** SOURCE EXCERPT **
----------------
This success rested on the early capability of Soviet engineers under the leadership of Korolev and Glushko to build large rockets with significant payload capacity, something not yet accomplished in the United States. In January 1959 the Soviets sent Luna 1 past the Moon and into orbit around the Sun, following up with Luna 3 to transmit pictures of the far side of the Moon—thereby giving the Soviets an important “first” in lunar exploration. American efforts lagged the Soviets’, but the work of von Braun and Gilruth proved significant in helping the Americans catch up. Eventually, Pioneer 5 finally flew past the Moon, much too late to assuage America’s loss of pride and prestige. Thus ended the first phase of lunar exploration, with the Soviet Union a clear winner.
Dreams of Luna
What is it about the Moon that captures the fancy of humankind? A silvery disk hanging in the night sky, it conjures up images of romance and magic. It has been credited with foreshadowing important events, both good and ill, and its phases for eons served as humanity’s most accurate measure of time. Since ancient times, people have watched the Moon wax (appear to grow larger) and wane (appear to shrink), and have wondered at its beauty and mystery. The Moon holds an important place in many of the world’s religions, and once had a part in other religions—such as Christianity—that no longer assign it special significance. Many religions have seen the Moon as a deity, with many names and many incarnations.
----------------
** DATASET CONTENT **
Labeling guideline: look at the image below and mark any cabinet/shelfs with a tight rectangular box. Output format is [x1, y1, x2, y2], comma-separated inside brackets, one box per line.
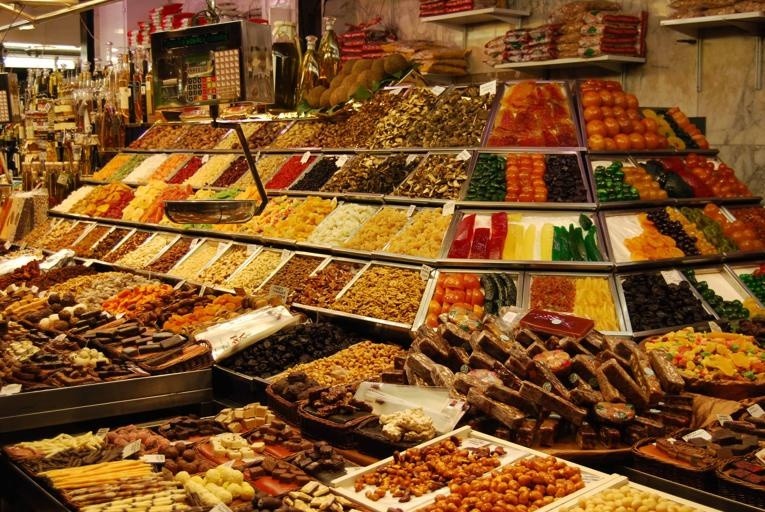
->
[0, 49, 145, 244]
[0, 82, 765, 512]
[419, 7, 760, 93]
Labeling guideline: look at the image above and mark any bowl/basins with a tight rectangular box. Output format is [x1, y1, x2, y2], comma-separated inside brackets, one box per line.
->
[161, 199, 258, 223]
[162, 110, 183, 121]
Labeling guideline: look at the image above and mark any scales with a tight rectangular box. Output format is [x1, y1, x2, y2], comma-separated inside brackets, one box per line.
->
[151, 21, 269, 225]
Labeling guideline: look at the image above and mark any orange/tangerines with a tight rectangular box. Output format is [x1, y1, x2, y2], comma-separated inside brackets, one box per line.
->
[613, 106, 626, 118]
[629, 133, 645, 150]
[631, 119, 645, 134]
[644, 132, 658, 149]
[612, 91, 627, 109]
[588, 134, 606, 151]
[625, 94, 639, 109]
[600, 89, 614, 107]
[582, 92, 601, 109]
[657, 135, 668, 149]
[587, 119, 608, 138]
[614, 134, 631, 151]
[601, 106, 614, 119]
[605, 137, 617, 151]
[584, 105, 604, 122]
[642, 117, 658, 134]
[617, 116, 633, 133]
[603, 117, 620, 137]
[626, 109, 641, 120]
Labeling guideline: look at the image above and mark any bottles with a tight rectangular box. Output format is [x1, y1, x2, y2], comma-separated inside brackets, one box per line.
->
[0, 40, 150, 191]
[295, 34, 319, 106]
[318, 15, 341, 89]
[263, 20, 300, 114]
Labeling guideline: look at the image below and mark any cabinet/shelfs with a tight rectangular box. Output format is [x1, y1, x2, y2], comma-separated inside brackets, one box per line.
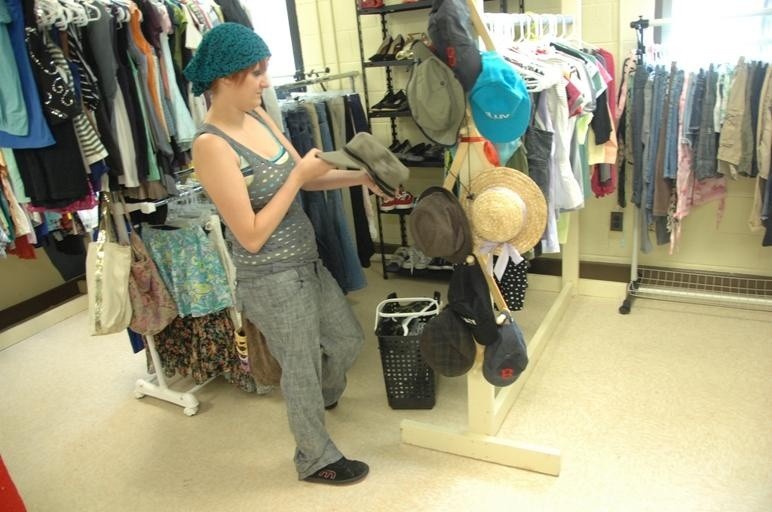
----------------
** PROBLEMS TO WORK ON **
1 > According to the lunar exploration passage, what did Luna 3 transmit?
2 > Resume the lunar exploration passage after its final sentence, writing one more paragraph in the same style.
The entries are separate material, apart from the lunar exploration passage.

** FINAL RESULTS **
1 > Pictures of the far side of the Moon.

2 >
The Moon is by far the most dominant and changeable element in the night sky. It has kindled enthusiasm, joy, lust, fear, and horror upon generations of peoples of all races and cultures who have lived out their lives under its silvery reflected light. Defining the Moon differently from culture to culture and age to age, humankind remains captivated by its power. We have characterized it by its features, by its phases, and by its influence over earthly entities. Moon-gazing remains one of the oldest pastimes in the human experience. Ancient civilizations assigned the Moon dominion over human lives through supernatural intervention; more recent ones have envisioned it as a home for extraterrestrial life. It inspires poets and artists, scientists and engineers, creators and destroyers. With the invention of the telescope at the turn of the seventeenth century—coinciding with the rise of the scientific revolution—the Moon took on new meaning as a tangible place with mountains and valleys and craters that could be named, geological features and events that could be studied.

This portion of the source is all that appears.